In einer Stellungnahme des UN-Büros für Menschenrechte drängten die Experten die Konfliktparteien dazu, die Ursachen des Konflikts zu beseitigen und dafür zu sorgen, dass Verstösse gegen das Völkerrecht geahndet werden.
Seit Ende Februar greifen Streitkräfte der Nachbarländer einander an. Nach Auslaufen einer Waffenruhe Anfang der Woche kommt es afghanischen Medienberichten zufolge jetzt wieder zu Gefechten im Grenzgebiet.
Islamabad wirft den islamistischen Taliban in Kabul vor, Terroristen zu beherbergen, die in Pakistan Anschläge verüben. Das Hauptaugenmerk liegt dabei auf der Gruppe Tehrik-e-Taliban Pakistan (TTP). Kabul bestreitet eine Unterstützung der Gruppe.
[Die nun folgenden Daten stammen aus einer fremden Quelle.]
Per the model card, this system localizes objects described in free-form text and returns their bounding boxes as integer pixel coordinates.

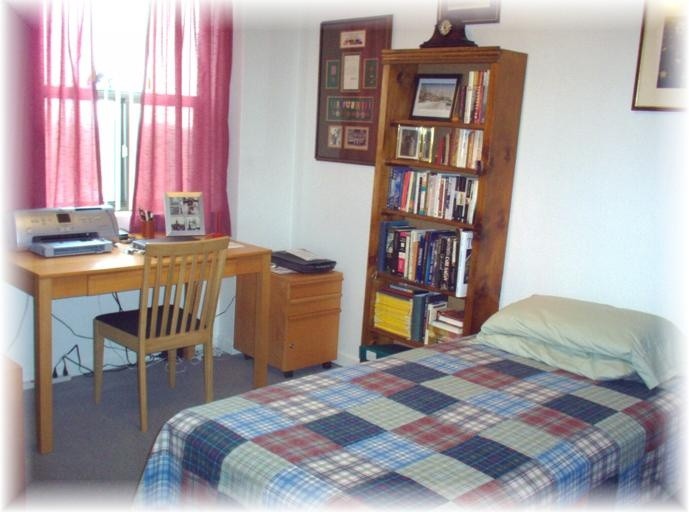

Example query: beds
[158,332,682,509]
Die UN-Experten kritisieren nun die Regierungen beider Länder in ihren Beziehungen zu TTP. Die afghanischen Taliban müssten verhindern, dass terroristische Gruppen wie die TTP das Menschenrecht auf Leben bedrohten. Pakistan wiederum habe keine ausreichenden Belege geliefert, dass die afghanische Regierung die Tehrik-e-Taliban zu Angriffen in Pakistan angewiesen habe, so das Gremium. Ein Recht auf Selbstverteidigung Pakistans bestehe daher nicht.
Nach Einschätzung der Experten könnten zudem einige pakistanische Angriffe mit zivilen Opfern gegen humanitäres Völkerrecht verstossen haben. Anfragen der Deutschen Presse-Agentur an Regierungsstellen in Pakistan blieben zunächst unbeantwortet.